UX için Voltran’ ı oluşturmak gerekir
Y kuşağının temelindeki kişilerin, yani 80 – 90 arası doğan erkeklerin daha iyi bildiği bir çizgi film Voltran. Macera dolu, bir zorlukla karşılaşıldığında arabaların birleşerek dev bir robot oluşturması ve kötülere karşı savaşmasını konu alır. Aynı Üç Silahşorlar gibi hepimiz birimiz için taktiği ile tüm testler en iyi UX için birleştirilmeli.

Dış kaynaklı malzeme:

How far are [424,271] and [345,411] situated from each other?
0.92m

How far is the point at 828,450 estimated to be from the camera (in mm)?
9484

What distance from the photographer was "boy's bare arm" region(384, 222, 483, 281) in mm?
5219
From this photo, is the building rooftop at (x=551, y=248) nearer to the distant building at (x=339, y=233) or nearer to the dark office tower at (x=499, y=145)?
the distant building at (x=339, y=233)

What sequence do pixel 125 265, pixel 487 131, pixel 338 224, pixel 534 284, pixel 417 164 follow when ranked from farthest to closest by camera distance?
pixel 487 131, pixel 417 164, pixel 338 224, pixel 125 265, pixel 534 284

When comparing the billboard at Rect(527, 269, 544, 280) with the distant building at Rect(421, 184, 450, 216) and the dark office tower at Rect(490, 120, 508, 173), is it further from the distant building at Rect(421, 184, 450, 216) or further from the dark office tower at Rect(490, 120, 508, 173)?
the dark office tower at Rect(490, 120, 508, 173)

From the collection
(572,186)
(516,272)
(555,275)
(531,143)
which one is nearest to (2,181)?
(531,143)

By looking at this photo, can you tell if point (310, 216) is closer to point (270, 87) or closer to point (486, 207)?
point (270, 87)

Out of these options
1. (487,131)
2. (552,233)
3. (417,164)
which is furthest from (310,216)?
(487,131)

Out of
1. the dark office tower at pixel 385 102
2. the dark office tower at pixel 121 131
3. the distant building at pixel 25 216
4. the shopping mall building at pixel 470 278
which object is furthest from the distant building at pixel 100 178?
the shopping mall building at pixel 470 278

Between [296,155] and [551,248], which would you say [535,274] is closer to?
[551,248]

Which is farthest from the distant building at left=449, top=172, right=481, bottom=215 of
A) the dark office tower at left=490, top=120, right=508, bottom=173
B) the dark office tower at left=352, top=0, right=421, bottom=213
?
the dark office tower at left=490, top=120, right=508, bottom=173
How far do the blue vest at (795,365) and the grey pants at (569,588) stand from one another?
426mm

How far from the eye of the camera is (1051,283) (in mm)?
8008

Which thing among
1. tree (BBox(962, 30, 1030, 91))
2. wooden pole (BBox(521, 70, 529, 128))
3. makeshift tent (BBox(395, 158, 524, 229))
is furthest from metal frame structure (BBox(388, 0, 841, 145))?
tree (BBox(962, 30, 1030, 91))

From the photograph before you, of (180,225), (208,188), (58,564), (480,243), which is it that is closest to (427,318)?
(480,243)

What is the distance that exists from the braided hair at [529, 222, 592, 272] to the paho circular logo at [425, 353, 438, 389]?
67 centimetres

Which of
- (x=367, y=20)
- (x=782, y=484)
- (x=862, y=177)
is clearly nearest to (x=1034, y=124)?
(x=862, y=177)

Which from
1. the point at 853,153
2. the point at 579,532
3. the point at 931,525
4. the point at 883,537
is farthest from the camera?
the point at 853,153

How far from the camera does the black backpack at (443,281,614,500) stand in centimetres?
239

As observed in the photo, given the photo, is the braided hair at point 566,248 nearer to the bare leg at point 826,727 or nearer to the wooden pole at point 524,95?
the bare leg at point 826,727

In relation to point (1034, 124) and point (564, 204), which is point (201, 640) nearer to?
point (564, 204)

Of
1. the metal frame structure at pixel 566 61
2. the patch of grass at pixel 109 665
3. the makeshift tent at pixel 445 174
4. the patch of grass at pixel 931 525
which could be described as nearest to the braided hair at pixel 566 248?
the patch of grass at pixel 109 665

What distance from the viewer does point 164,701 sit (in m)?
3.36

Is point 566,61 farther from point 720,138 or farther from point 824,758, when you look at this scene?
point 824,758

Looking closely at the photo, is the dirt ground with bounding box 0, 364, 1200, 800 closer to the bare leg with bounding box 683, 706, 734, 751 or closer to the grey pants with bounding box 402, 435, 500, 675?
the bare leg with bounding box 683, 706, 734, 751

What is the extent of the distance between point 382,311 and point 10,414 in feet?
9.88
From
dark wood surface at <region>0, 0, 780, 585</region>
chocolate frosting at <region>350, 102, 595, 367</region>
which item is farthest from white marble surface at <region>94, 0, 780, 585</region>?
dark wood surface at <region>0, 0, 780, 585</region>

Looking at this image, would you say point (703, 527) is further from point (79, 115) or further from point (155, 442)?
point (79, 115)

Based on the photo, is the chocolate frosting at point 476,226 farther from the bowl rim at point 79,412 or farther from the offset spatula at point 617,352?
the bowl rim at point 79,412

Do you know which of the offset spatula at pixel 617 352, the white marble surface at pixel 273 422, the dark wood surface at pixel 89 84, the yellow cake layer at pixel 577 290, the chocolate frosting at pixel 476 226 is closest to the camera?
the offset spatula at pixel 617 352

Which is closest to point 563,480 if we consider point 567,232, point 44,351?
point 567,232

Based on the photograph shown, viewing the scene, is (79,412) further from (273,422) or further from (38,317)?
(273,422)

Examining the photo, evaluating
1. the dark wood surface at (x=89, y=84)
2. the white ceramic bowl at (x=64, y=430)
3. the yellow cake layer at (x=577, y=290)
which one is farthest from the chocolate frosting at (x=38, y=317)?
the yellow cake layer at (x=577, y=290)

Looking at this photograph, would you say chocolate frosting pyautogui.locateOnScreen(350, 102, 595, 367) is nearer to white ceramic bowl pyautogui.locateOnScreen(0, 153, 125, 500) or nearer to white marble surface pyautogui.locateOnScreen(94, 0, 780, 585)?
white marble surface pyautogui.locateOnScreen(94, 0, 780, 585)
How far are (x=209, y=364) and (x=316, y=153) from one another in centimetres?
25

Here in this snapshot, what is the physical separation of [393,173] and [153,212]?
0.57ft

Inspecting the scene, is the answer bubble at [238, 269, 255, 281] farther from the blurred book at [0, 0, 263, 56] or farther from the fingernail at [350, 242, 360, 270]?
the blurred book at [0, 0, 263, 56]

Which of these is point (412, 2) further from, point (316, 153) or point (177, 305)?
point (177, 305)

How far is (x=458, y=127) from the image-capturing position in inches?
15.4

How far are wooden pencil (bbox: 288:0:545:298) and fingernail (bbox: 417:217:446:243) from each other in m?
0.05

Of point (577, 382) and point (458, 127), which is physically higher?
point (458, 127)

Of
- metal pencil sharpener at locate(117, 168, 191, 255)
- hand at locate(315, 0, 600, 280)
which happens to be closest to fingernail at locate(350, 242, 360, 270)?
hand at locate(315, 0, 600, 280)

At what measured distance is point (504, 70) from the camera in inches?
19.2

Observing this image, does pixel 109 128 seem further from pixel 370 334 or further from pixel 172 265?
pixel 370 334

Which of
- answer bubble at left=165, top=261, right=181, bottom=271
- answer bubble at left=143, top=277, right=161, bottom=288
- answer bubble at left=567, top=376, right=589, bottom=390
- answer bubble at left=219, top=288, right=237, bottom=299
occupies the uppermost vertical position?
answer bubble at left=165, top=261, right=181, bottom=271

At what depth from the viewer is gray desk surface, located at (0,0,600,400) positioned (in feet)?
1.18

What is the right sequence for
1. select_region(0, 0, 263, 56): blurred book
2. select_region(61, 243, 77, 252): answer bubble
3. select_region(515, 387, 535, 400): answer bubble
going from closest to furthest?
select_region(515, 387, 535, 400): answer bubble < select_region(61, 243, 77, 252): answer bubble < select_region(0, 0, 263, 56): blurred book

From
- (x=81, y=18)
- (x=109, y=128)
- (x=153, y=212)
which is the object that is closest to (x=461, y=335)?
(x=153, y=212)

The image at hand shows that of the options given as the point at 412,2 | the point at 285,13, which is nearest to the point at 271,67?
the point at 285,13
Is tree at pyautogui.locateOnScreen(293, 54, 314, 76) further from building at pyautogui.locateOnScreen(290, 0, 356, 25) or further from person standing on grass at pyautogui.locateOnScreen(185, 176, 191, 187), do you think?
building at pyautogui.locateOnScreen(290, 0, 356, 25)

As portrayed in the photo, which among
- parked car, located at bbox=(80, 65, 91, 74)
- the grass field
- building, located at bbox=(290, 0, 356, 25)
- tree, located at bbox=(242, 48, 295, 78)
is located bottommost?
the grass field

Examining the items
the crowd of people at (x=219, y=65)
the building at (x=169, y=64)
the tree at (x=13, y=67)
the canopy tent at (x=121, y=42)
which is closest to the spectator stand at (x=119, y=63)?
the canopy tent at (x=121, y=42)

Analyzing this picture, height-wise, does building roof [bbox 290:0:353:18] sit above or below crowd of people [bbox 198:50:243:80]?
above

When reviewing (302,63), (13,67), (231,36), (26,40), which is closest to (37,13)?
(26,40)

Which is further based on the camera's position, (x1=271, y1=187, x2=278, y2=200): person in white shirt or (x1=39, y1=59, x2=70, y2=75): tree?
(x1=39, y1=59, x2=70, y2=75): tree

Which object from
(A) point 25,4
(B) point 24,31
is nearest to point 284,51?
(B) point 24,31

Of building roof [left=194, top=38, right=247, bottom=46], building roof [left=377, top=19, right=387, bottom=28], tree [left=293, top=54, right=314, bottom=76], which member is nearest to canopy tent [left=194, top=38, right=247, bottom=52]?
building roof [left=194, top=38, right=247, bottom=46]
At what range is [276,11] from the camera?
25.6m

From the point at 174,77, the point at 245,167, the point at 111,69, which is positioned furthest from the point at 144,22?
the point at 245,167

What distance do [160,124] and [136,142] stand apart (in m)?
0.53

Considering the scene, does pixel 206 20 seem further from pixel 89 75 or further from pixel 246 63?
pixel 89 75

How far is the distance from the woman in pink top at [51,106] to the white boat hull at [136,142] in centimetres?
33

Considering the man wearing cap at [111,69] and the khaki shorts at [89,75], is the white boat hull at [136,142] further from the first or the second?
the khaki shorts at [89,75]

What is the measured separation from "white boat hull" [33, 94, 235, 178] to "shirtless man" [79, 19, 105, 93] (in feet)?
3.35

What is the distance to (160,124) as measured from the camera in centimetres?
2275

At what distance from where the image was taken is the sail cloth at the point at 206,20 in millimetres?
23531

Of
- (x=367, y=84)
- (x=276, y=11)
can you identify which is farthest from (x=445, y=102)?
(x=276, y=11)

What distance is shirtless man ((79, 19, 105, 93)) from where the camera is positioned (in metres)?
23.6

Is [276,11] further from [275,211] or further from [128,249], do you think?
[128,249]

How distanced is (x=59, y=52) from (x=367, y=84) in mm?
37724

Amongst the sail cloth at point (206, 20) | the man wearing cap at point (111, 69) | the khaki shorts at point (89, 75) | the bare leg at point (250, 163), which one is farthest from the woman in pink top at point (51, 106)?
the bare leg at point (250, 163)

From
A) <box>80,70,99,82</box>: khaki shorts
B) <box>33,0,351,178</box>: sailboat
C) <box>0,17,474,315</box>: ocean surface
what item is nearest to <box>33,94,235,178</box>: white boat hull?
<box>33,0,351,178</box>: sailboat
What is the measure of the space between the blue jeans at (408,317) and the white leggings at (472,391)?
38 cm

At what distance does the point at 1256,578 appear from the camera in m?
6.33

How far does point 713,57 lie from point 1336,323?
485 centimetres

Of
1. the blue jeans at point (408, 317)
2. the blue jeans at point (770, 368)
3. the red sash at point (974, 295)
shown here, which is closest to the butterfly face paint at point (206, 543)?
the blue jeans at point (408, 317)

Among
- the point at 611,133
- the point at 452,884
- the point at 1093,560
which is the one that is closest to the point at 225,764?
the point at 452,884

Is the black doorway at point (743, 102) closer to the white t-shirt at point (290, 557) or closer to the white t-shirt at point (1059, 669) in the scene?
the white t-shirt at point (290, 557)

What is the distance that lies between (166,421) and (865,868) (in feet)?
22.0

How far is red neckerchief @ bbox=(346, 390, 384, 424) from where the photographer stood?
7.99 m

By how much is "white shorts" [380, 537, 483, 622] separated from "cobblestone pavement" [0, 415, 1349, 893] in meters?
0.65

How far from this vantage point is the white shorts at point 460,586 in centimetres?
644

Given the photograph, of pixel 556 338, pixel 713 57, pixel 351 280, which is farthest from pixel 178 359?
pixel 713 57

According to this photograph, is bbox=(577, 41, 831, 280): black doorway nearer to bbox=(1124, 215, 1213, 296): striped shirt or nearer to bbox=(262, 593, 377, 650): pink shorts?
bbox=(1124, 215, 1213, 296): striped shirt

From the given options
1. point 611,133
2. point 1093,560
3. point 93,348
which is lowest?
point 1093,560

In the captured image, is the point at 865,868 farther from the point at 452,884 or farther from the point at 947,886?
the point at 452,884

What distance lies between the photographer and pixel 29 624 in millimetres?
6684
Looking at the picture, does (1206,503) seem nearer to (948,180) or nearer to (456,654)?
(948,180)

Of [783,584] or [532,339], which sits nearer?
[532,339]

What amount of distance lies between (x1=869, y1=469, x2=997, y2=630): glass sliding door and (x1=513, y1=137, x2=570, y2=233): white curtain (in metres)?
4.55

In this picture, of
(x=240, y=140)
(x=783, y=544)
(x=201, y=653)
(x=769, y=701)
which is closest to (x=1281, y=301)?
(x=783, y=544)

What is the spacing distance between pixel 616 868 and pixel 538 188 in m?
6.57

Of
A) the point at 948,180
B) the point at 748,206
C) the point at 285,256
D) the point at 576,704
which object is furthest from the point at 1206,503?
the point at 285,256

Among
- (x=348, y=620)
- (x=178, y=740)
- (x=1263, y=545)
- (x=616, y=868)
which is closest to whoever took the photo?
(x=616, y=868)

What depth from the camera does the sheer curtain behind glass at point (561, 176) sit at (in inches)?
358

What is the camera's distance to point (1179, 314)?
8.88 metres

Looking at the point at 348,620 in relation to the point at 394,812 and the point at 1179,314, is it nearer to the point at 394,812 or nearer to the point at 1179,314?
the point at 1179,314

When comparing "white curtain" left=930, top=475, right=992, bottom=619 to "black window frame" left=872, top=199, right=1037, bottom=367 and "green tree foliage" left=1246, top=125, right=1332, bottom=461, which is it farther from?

Sitenizde alışverişe giden yolu izlemeli ve bu yoldaki her süreci farklı testlere tabi tutmalısınız. Örneğin ziyaretçi kaybettiğiniz sayfaları tespit ederek işe başlayabilir bu sayfalar üzerinde çeşitli küçük değişimlerle A-B testleri uygulayabilirsiniz. Böylece alışveriş yolunuzu patikadan E5’ e çevirebilirsiniz.
UX size görsel tasarım yapmaz, görsel ve işlevsel tasarımınızı nasıl yapacağınızı anlatır. Windows’ un Başlat menüsünü icat etmesi gibi. Ya da Jobs’ un hayatımıza iPhone ve TrueType’ ı kazandırması gibi düşünebilirsiniz.
Sonuç olarak konuyu değerlendirdiğimizde UX + UI ayrılmaz ikililer gibi dursalar da aslında UI ve bununla birlikte müşteri ilişkilerinize, telefonu açan çalışana kadar birçok konu UX kapsamına girer. Kullanıcı Deneyiminin ne kadar önemli bir konu olduğunu ve sunumlarda süslü dursun diye kullanılmaktan öte olduğunu biraz anlatabildiğimi umuyorum.
Başka konularla tekrar görüşmek dileği ile diyor ve yazımı Steve Jobs' un konumuzla ilgili bir sözü ile bitiriyorum. Sürçü lisan eylemiş isek af ola.
“If the user is having a problem, it’s our problem.”